Fastest data structure for a priority queue

… depends on the number of events to be handled.

I could not use the PQs I’ve seen in Julia because they did not handle multiple identical event times, so took this as an exercise.

My events have the following structure:

(time, variable_number_and_types_of_args)

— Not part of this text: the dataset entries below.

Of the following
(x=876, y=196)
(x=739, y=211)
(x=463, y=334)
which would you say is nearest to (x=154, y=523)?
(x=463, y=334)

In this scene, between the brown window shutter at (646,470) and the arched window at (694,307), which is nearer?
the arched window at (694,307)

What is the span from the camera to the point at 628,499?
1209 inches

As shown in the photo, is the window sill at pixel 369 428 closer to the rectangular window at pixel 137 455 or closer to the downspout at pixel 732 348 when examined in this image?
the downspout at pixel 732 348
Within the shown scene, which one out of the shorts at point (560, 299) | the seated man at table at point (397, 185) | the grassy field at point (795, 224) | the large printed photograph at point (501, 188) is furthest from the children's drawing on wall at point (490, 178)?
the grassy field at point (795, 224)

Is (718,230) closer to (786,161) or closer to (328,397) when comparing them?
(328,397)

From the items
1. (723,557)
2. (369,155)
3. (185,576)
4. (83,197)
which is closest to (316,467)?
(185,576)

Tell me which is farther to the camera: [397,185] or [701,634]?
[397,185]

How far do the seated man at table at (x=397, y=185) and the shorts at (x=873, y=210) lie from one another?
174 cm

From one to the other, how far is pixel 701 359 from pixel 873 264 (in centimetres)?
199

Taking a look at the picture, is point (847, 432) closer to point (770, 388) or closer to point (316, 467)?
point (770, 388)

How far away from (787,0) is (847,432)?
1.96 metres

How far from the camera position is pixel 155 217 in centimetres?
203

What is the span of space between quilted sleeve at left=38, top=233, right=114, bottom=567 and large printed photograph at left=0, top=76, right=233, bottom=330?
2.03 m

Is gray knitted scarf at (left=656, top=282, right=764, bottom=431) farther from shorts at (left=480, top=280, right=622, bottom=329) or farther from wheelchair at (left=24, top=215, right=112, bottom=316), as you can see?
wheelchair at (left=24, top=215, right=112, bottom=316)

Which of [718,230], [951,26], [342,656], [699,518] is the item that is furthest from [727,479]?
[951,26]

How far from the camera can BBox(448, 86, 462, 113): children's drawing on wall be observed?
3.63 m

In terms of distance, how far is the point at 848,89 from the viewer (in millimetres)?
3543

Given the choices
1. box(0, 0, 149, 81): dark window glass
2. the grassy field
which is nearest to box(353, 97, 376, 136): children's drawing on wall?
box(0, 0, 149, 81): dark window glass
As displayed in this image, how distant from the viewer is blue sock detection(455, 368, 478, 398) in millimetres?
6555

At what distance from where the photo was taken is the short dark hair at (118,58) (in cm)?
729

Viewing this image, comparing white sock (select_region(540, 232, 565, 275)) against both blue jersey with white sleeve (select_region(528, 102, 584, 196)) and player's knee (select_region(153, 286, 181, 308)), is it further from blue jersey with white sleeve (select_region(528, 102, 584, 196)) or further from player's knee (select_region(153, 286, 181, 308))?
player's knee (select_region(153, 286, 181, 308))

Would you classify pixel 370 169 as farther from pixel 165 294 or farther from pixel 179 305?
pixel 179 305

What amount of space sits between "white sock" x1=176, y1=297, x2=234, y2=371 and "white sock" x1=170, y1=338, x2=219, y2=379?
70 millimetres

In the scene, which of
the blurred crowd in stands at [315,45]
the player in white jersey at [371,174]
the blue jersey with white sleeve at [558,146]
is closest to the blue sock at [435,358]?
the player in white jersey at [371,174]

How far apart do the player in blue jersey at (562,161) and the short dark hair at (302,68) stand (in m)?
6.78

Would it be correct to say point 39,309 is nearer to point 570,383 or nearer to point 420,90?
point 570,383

I see two performance limiting factors:

  • searching in the times for the insertion point
  • storing the events with variable number of arguments

The following works, but can we do better?

mutable struct Pqueue
    times::Vector{Float16}           # event times
    data::Vector{Tuple}              # event data
end
Pqueue() = Pqueue(Float16[], Any[])  # constructor (empty queue)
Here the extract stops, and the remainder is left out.